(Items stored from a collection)

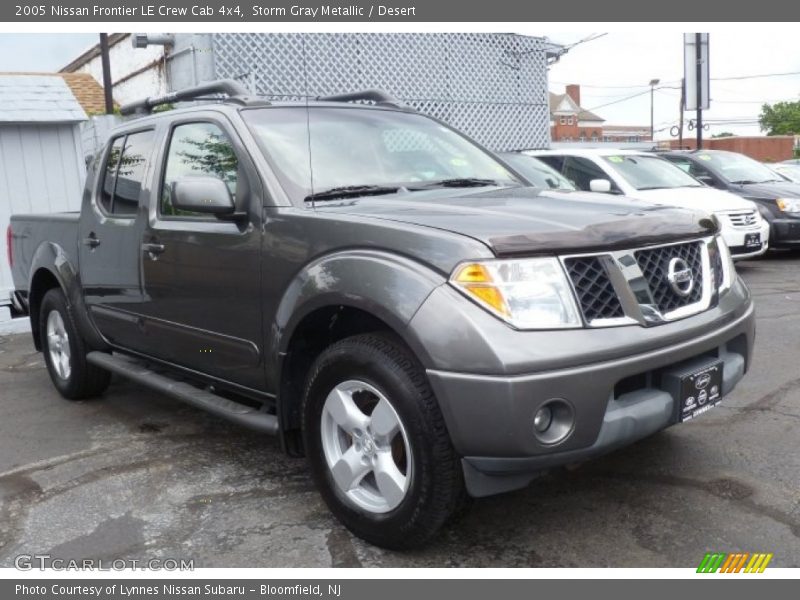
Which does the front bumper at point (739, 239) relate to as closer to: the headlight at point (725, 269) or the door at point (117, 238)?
the headlight at point (725, 269)

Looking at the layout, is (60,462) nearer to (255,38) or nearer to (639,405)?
(639,405)

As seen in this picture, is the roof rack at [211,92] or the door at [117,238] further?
the door at [117,238]

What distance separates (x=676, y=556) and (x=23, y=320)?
7.19 metres

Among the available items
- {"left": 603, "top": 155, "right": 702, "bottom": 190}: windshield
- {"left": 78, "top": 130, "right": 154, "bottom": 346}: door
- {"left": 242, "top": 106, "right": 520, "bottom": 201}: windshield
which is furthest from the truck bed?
{"left": 603, "top": 155, "right": 702, "bottom": 190}: windshield

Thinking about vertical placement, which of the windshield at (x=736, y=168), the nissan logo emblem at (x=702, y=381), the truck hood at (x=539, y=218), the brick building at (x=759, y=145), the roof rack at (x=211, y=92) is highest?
the roof rack at (x=211, y=92)

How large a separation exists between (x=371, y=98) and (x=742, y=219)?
5.91 m

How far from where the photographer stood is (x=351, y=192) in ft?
11.6

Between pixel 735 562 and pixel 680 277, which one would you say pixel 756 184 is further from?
pixel 735 562

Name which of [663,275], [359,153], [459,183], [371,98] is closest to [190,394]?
Answer: [359,153]

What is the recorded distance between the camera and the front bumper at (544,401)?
254cm

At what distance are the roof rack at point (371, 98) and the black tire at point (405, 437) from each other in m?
2.03

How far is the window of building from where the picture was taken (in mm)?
3750

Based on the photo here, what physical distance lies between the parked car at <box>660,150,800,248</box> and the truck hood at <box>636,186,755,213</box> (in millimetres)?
1142

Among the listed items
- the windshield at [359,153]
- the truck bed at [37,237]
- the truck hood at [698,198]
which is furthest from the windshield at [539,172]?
the truck bed at [37,237]
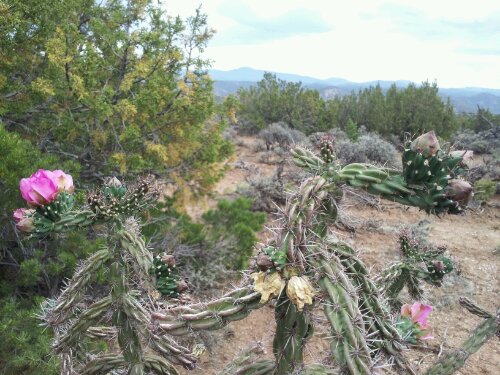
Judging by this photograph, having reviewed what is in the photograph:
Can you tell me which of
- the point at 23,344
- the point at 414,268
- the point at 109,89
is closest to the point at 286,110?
the point at 109,89

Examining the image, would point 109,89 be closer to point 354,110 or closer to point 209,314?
point 209,314

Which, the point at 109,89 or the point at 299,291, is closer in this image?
the point at 299,291

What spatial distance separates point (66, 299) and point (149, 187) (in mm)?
648

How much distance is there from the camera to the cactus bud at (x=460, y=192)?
1.21 meters

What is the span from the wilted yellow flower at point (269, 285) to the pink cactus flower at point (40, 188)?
978mm

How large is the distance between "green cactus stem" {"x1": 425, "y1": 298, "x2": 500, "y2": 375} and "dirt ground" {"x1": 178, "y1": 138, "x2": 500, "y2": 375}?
0.11 meters

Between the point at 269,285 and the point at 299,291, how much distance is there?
10 cm

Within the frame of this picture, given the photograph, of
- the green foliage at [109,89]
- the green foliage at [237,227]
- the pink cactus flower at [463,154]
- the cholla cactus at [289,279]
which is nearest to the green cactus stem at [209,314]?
the cholla cactus at [289,279]

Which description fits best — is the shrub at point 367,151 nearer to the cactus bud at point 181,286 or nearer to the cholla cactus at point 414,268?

■ SET TASK: Copy out every one of the items above word for word, but leave out the pictures.

■ SOLUTION TO THIS PROBLEM:
Which does the front bumper at point (739, 239) relate to as closer to: the headlight at point (725, 269) or the door at point (117, 238)?
the headlight at point (725, 269)

Looking at the layout, is (60,462) nearer to (255,38) or nearer to (639,405)?
(639,405)

As seen in this picture, is the roof rack at [211,92] or the door at [117,238] further?
the door at [117,238]

What distance separates (x=676, y=556) and (x=23, y=320)?
7.19 metres

Among the available items
- {"left": 603, "top": 155, "right": 702, "bottom": 190}: windshield
- {"left": 78, "top": 130, "right": 154, "bottom": 346}: door
- {"left": 242, "top": 106, "right": 520, "bottom": 201}: windshield
which is furthest from the truck bed?
{"left": 603, "top": 155, "right": 702, "bottom": 190}: windshield

Thinking about vertical placement, which of the windshield at (x=736, y=168), the nissan logo emblem at (x=702, y=381), the truck hood at (x=539, y=218), the brick building at (x=759, y=145), the roof rack at (x=211, y=92) is highest?
the roof rack at (x=211, y=92)

How large a separation exists between (x=371, y=98) and (x=742, y=219)?
5.91 m

How far from where the photographer stood is (x=351, y=192) in ft?
11.6

Between pixel 735 562 and pixel 680 277, which one would you say pixel 756 184 is further from?
pixel 735 562

Name which of [663,275], [359,153], [459,183], [371,98] is closest to [190,394]?
Answer: [359,153]

What is the recorded distance between the camera and the front bumper at (544,401)?
254cm

At what distance are the roof rack at point (371, 98) and the black tire at point (405, 437) from each other in m?
2.03

How far is the window of building from where the picture was taken (in mm)?
3750

Based on the photo here, what physical distance lies between the parked car at <box>660,150,800,248</box> and the truck hood at <box>636,186,755,213</box> (in millimetres)?
1142

Among the listed items
- the windshield at [359,153]
- the truck bed at [37,237]
- the truck hood at [698,198]
which is furthest from the windshield at [539,172]?
the truck bed at [37,237]
Judging by this photograph, having reviewed what is in the photograph:
Can you tell me which of
- the point at 23,344
- the point at 414,268
- the point at 109,89
is closest to the point at 286,110?
the point at 109,89

Examining the image, would point 109,89 be closer to point 354,110 or closer to point 209,314?
point 209,314

Which, the point at 109,89 or the point at 299,291, is closer in this image?
the point at 299,291

What spatial distance separates point (66, 299) and point (149, 187) (in mm)?
648

How much distance is there from the camera to the cactus bud at (x=460, y=192)?
1.21 meters

What is the span from the wilted yellow flower at point (269, 285) to the pink cactus flower at point (40, 188)?
978mm

How large is the distance between "green cactus stem" {"x1": 425, "y1": 298, "x2": 500, "y2": 375} and "dirt ground" {"x1": 178, "y1": 138, "x2": 500, "y2": 375}?
0.11 meters

Between the point at 269,285 and the point at 299,291, how much distance is there?
10 cm

Within the frame of this picture, given the photograph, of
- the green foliage at [109,89]
- the green foliage at [237,227]
- the pink cactus flower at [463,154]
- the cholla cactus at [289,279]
which is nearest to the green cactus stem at [209,314]?
the cholla cactus at [289,279]

Which description fits best — is the shrub at point 367,151 nearer to the cactus bud at point 181,286 or nearer to the cholla cactus at point 414,268?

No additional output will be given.